Chase Lawrence & Renae Cassimeda
School districts across the United States have opened or are opening in the coming weeks even as the pandemic continues to kill hundreds and sicken tens of thousands each day.
Since the onset of the COVID-19 pandemic, thousands of teachers and school personnel have died in the US from the virus. An initial investigative analysis by the World Socialist Web Site into state retirement data among teachers and school employees in just eight US states indicates a massive coverup of COVID-19 deaths and excess deaths among the teaching and school employee workforce in the country.
Among the findings, retirement data from just three states—California, Illinois and Ohio—include a total of 1,632 officially reported COVID-19 deaths among active and retired teachers and support staff in 2020-2021. Given the overall lack of data accessible to the public across the US among various retirement systems, the WSWS had to extrapolate from these three states. California, Illinois and Ohio account for one-fifth of the population, meaning an estimated 8,000 COVID-19 deaths among active and retired educators and school employees have occurred across the country during the first two years of the pandemic.

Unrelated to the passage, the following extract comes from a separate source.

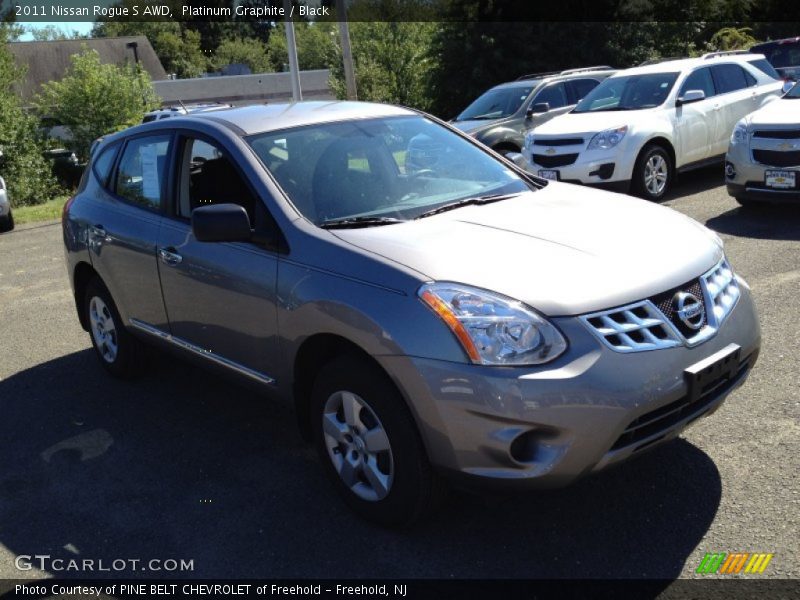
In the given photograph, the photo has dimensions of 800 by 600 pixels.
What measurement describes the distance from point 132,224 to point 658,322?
3.20 metres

These figures are undoubtedly far higher as we are well into the latter portion of 2022, and schools are beginning to open for the new academic year.
Additional findings from Texas teacher retirement data show a significant uptick in excess deaths among its members, reporting 2,080 excess deaths in 2020-2021. Other states included in the findings, North Carolina, Georgia, and New Mexico, show explicit efforts by state retirement plans to conceal COVID-related deaths among its members.

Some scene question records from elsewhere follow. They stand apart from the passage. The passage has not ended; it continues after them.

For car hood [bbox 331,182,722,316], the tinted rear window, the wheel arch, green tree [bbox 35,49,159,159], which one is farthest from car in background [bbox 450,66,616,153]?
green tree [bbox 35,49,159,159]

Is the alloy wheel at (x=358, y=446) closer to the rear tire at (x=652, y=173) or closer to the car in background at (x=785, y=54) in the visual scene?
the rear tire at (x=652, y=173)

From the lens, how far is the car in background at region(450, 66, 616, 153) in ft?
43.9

This horrific toll illustrates the result of the homicidal bipartisan school and workplace reopening policy and the blatant conspiracy by the state and federal governments, the corporate media and trade unions to cover up the dangers of COVID-19. This has been done to keep schools open and parents at work for the sake of profits. Mass infections, long-term illness and deaths will only continue under the current conditions as schools open with even less mitigations than years prior.
Despite the fact that the data exists, there has been no official, systematic national tally made available to the public of COVID-19 cases, hospitalizations or mortality data among teachers and school personnel in the US to date.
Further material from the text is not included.